Given passage:
Granted this parsing routine doesn't do exactly what you're looking for out of the box, it should get you going in the right direction in VBA.

 'Requires references to Microsoft Internet Controls and Microsoft HTML Object Library
 
Sub Extract_TD_text() 
     
    Dim URL As String 
    Dim IE As InternetExplorer 
    Dim HTMLdoc As HTMLDocument 
    Dim TDelements As IHTMLElementCollection 
    Dim TDelement As HTMLTableCell 
    Dim r As Long 
     
     'Saved from www vbaexpress com/forum/forumdisplay.php?f=17
    URL = "file://C:\VBAExpress_Excel_Forum.html" 
     
    Set IE = New InternetExplorer 
     
    With IE 
        .navigate URL 
        .Visible = True 
         
         'Wait for page to load
        While .Busy Or .readyState <> READYSTATE_COMPLETE: DoEvents: Wend 
             
            Set HTMLdoc = .document 
        End With 
         
        Set TDelements = HTMLdoc.getElementsByTagName("TD")

Description of the task: Restate the VBA excerpt starting with "Granted this parsing" and going on through "Sub Extract_TD_text()", swapping "parsing routine" for "extraction routine". Work from the VBA excerpt alone.

Information provided:
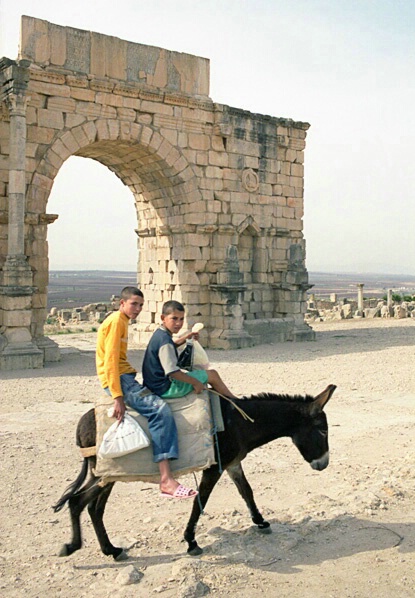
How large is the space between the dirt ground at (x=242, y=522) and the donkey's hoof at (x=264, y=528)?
0.05 meters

The solution:
Granted this extraction routine doesn't do exactly what you're looking for out of the box, it should get you going in the right direction in VBA.

 'Requires references to Microsoft Internet Controls and Microsoft HTML Object Library
 
Sub Extract_TD_text()